* Graphic: World FX rates in 2019 tmsnrt.rs/2egbfVh
By Saikat Chatterjee
LONDON, March 24 (Reuters) - The dollar slipped for a second consecutive day on Tuesday after the U.S. Federal Reserve unveiled fresh measures to supply precious liquidity into funding markets, sending risky currencies such as the Australian dollar soaring.
The Fed announced unlimited quantitative easing and programmes to support credit markets on Monday in a drastic bid to backstop an economy reeling from emergency restrictions on commerce to fight the coronavirus.
Against a basket of its rivals, the dollar fell 0.5% to 101.52, down more than 1% from Monday’s highs and having hit a more than three-year high of 102.99 on Friday.
“The dollar funding conditions are easing slightly compared with a week ago, though I wouldn’t say things are normal. While the Fed is pumping dollars, we still need to wait and see if that money will flow to every corner of the economy,” said Koichi Kobayashi, chief manager of forex at Mitsubishi Trust Bank.
While the Fed’s latest measures were seen to have effectively broken the spreading freeze in the dollar funding markets in the short-term, the shock to the real economy is expected to last for a far longer period with latest PMI data offering a glimpse of the pain.
Japan posted its biggest ever services sector decline and factory activity shrank at its fastest in a decade, consistent with a 4% economic contraction this year. The picture in Australia was similar.
Ulrich Leuchtmann, head of FX and commodity research at Commerzbank said in a note that as more economies enact draconian measures to lock down their economies, the global economy would be massively constrained in the near future and markets could quickly turn back into risk-off mode.

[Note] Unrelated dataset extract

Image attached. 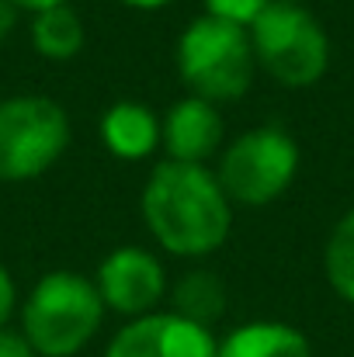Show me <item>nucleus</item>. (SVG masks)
<instances>
[{"label": "nucleus", "instance_id": "f257e3e1", "mask_svg": "<svg viewBox=\"0 0 354 357\" xmlns=\"http://www.w3.org/2000/svg\"><path fill=\"white\" fill-rule=\"evenodd\" d=\"M139 208L156 246L188 260L216 253L233 229V202L205 163H156L142 184Z\"/></svg>", "mask_w": 354, "mask_h": 357}, {"label": "nucleus", "instance_id": "f03ea898", "mask_svg": "<svg viewBox=\"0 0 354 357\" xmlns=\"http://www.w3.org/2000/svg\"><path fill=\"white\" fill-rule=\"evenodd\" d=\"M105 312L94 278L49 271L21 302V333L38 357H77L101 333Z\"/></svg>", "mask_w": 354, "mask_h": 357}, {"label": "nucleus", "instance_id": "7ed1b4c3", "mask_svg": "<svg viewBox=\"0 0 354 357\" xmlns=\"http://www.w3.org/2000/svg\"><path fill=\"white\" fill-rule=\"evenodd\" d=\"M174 59L188 91L212 105L239 101L250 91L257 73L250 31L230 21H219L212 14L195 17L181 31Z\"/></svg>", "mask_w": 354, "mask_h": 357}, {"label": "nucleus", "instance_id": "20e7f679", "mask_svg": "<svg viewBox=\"0 0 354 357\" xmlns=\"http://www.w3.org/2000/svg\"><path fill=\"white\" fill-rule=\"evenodd\" d=\"M246 31L257 70L281 87H313L330 66V38L306 3L271 0Z\"/></svg>", "mask_w": 354, "mask_h": 357}, {"label": "nucleus", "instance_id": "39448f33", "mask_svg": "<svg viewBox=\"0 0 354 357\" xmlns=\"http://www.w3.org/2000/svg\"><path fill=\"white\" fill-rule=\"evenodd\" d=\"M70 146V115L42 94L0 101V181L24 184L49 174Z\"/></svg>", "mask_w": 354, "mask_h": 357}, {"label": "nucleus", "instance_id": "423d86ee", "mask_svg": "<svg viewBox=\"0 0 354 357\" xmlns=\"http://www.w3.org/2000/svg\"><path fill=\"white\" fill-rule=\"evenodd\" d=\"M299 174V146L278 125H260L236 135L219 153L216 177L233 208H264L278 202Z\"/></svg>", "mask_w": 354, "mask_h": 357}, {"label": "nucleus", "instance_id": "0eeeda50", "mask_svg": "<svg viewBox=\"0 0 354 357\" xmlns=\"http://www.w3.org/2000/svg\"><path fill=\"white\" fill-rule=\"evenodd\" d=\"M94 284L108 305V312H118L125 319H139L156 312V305L167 295V271L160 257L146 246H115L98 274Z\"/></svg>", "mask_w": 354, "mask_h": 357}, {"label": "nucleus", "instance_id": "6e6552de", "mask_svg": "<svg viewBox=\"0 0 354 357\" xmlns=\"http://www.w3.org/2000/svg\"><path fill=\"white\" fill-rule=\"evenodd\" d=\"M216 333L174 309L128 319L108 340L105 357H216Z\"/></svg>", "mask_w": 354, "mask_h": 357}, {"label": "nucleus", "instance_id": "1a4fd4ad", "mask_svg": "<svg viewBox=\"0 0 354 357\" xmlns=\"http://www.w3.org/2000/svg\"><path fill=\"white\" fill-rule=\"evenodd\" d=\"M160 146L167 149V160L177 163H205L223 153V115L219 105L202 101L195 94L181 98L167 108L160 119Z\"/></svg>", "mask_w": 354, "mask_h": 357}, {"label": "nucleus", "instance_id": "9d476101", "mask_svg": "<svg viewBox=\"0 0 354 357\" xmlns=\"http://www.w3.org/2000/svg\"><path fill=\"white\" fill-rule=\"evenodd\" d=\"M101 142L118 160H146L160 149V119L139 101H118L101 115Z\"/></svg>", "mask_w": 354, "mask_h": 357}, {"label": "nucleus", "instance_id": "9b49d317", "mask_svg": "<svg viewBox=\"0 0 354 357\" xmlns=\"http://www.w3.org/2000/svg\"><path fill=\"white\" fill-rule=\"evenodd\" d=\"M216 357H313V347L306 340V333L292 323L281 319H253L230 330Z\"/></svg>", "mask_w": 354, "mask_h": 357}, {"label": "nucleus", "instance_id": "f8f14e48", "mask_svg": "<svg viewBox=\"0 0 354 357\" xmlns=\"http://www.w3.org/2000/svg\"><path fill=\"white\" fill-rule=\"evenodd\" d=\"M31 45L49 63H66L84 49V21L70 3L31 14Z\"/></svg>", "mask_w": 354, "mask_h": 357}, {"label": "nucleus", "instance_id": "ddd939ff", "mask_svg": "<svg viewBox=\"0 0 354 357\" xmlns=\"http://www.w3.org/2000/svg\"><path fill=\"white\" fill-rule=\"evenodd\" d=\"M170 298H174V312H181L209 330L226 312V284L216 271H188L184 278H177Z\"/></svg>", "mask_w": 354, "mask_h": 357}, {"label": "nucleus", "instance_id": "4468645a", "mask_svg": "<svg viewBox=\"0 0 354 357\" xmlns=\"http://www.w3.org/2000/svg\"><path fill=\"white\" fill-rule=\"evenodd\" d=\"M323 274L337 298L354 305V208H348L330 229L323 246Z\"/></svg>", "mask_w": 354, "mask_h": 357}, {"label": "nucleus", "instance_id": "2eb2a0df", "mask_svg": "<svg viewBox=\"0 0 354 357\" xmlns=\"http://www.w3.org/2000/svg\"><path fill=\"white\" fill-rule=\"evenodd\" d=\"M271 0H205V14L219 17V21H230L239 28H250L264 10H267Z\"/></svg>", "mask_w": 354, "mask_h": 357}, {"label": "nucleus", "instance_id": "dca6fc26", "mask_svg": "<svg viewBox=\"0 0 354 357\" xmlns=\"http://www.w3.org/2000/svg\"><path fill=\"white\" fill-rule=\"evenodd\" d=\"M14 309H17V288H14V278H10V271L0 264V330L10 323Z\"/></svg>", "mask_w": 354, "mask_h": 357}, {"label": "nucleus", "instance_id": "f3484780", "mask_svg": "<svg viewBox=\"0 0 354 357\" xmlns=\"http://www.w3.org/2000/svg\"><path fill=\"white\" fill-rule=\"evenodd\" d=\"M0 357H38V354L31 351V344L24 340L21 330L3 326V330H0Z\"/></svg>", "mask_w": 354, "mask_h": 357}, {"label": "nucleus", "instance_id": "a211bd4d", "mask_svg": "<svg viewBox=\"0 0 354 357\" xmlns=\"http://www.w3.org/2000/svg\"><path fill=\"white\" fill-rule=\"evenodd\" d=\"M17 14H21V10H17L10 0H0V42H3L10 31H14V24H17Z\"/></svg>", "mask_w": 354, "mask_h": 357}, {"label": "nucleus", "instance_id": "6ab92c4d", "mask_svg": "<svg viewBox=\"0 0 354 357\" xmlns=\"http://www.w3.org/2000/svg\"><path fill=\"white\" fill-rule=\"evenodd\" d=\"M17 10H28V14H42L49 7H59V3H70V0H10Z\"/></svg>", "mask_w": 354, "mask_h": 357}, {"label": "nucleus", "instance_id": "aec40b11", "mask_svg": "<svg viewBox=\"0 0 354 357\" xmlns=\"http://www.w3.org/2000/svg\"><path fill=\"white\" fill-rule=\"evenodd\" d=\"M125 7H132V10H160V7H167L170 0H121Z\"/></svg>", "mask_w": 354, "mask_h": 357}, {"label": "nucleus", "instance_id": "412c9836", "mask_svg": "<svg viewBox=\"0 0 354 357\" xmlns=\"http://www.w3.org/2000/svg\"><path fill=\"white\" fill-rule=\"evenodd\" d=\"M281 3H306V0H281Z\"/></svg>", "mask_w": 354, "mask_h": 357}]
</instances>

But in early London trading, battered currencies rallied.
The euro gained 1% to $1.0834, bouncing back from a near three-year low of $1.0636 in the previous session. The British pound also rose 0.9% to $1.1650, up more than two cents from its 35-year low of $1.1413 set last week.
The Fed announced various programmes including purchases of corporate bonds, guarantees for direct loans to companies and a plan to get credit to small and medium-sized business.
Trading remained volatile, with the Australian dollar rising 2.0% to $0.5952, extending its recovery from a 17-year low of $0.5510 touched last week.